Transparency, disclosure and concrete action plans are key to ensuring these targets go from rhetoric to action, said Sarda. CDP tries to provide oversight, he adds, with its global disclosure system that invites companies, shareholders and local and regional governments to voluntarily declare and manage their environmental impacts.
Third-party pressure is crucial to encourage businesses to follow through and hold them accountable for their commitments, said Webber. And that pressure needs to come from all fronts — nonprofits, activist shareholders and socially responsible investors, consumers, employees, millennials, and more, he added.

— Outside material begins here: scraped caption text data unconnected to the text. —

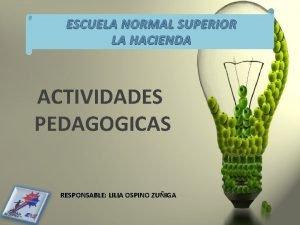 ESCUELA NORMAL SUPERIOR LA HACIENDA ACTIVIDADES PEDAGOGICAS RESPONSABLE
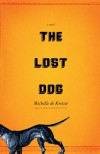 The Lost Dog - Michelle de Kretser
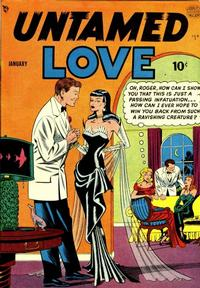 Cover Thumbnail for Untamed Love (Quality Comics, 1950 series) #1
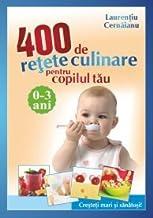 400 de retete culinare pentru copilul tau 0 - 3 ani (Romanian Edition)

“We have seen a lot of commitments from companies, and some companies are putting in a good-faith effort to achieving [their renewable energy goals,]” said Amanda Levin, a policy analyst at the Natural Resources Defense Council. “Others may need an additional push to actually implement the measures to achieve those targets.”
Pressure also needs to come from policymakers, said Webber, adding that both the private and public sectors have roles to play when it comes to tackling climate change.
Watch: Canadian advocates call for unprecedented climate action. Story continues below.
Research from the World Resources Institute found that when the government sets targets and creates legislation on climate change action, it assures businesses that they are making the smart business decision. Federal policy can support much-needed research on clean energy technologies, create regulations that incentivize or force companies to reduce emissions or work with companies on a voluntary basis to do so, and create market-based solutions that put a price on carbon and help create a decarbonized economy.
But even though cities and at least 25 state governments are prioritizing climate commitments and the shift to a greener economy, federal climate policy is a nonstarter under the current U.S. administration. President Donald Trump pulled the United States out of the Paris climate agreement early in his tenure and has been very vocal in his support for the fossil fuel industry. The White House Management and Budget Office’s proposed budget for 2021 includes sweeping cuts to scientific agencies, including NASA, the Energy Department and the Environmental Protection Agency.
So, can businesses fill the void left by government leadership right now? “The answer is they have to,” Sarda said. “The countdown to 2030 has begun… the clock is ticking and we can’t not be successful.”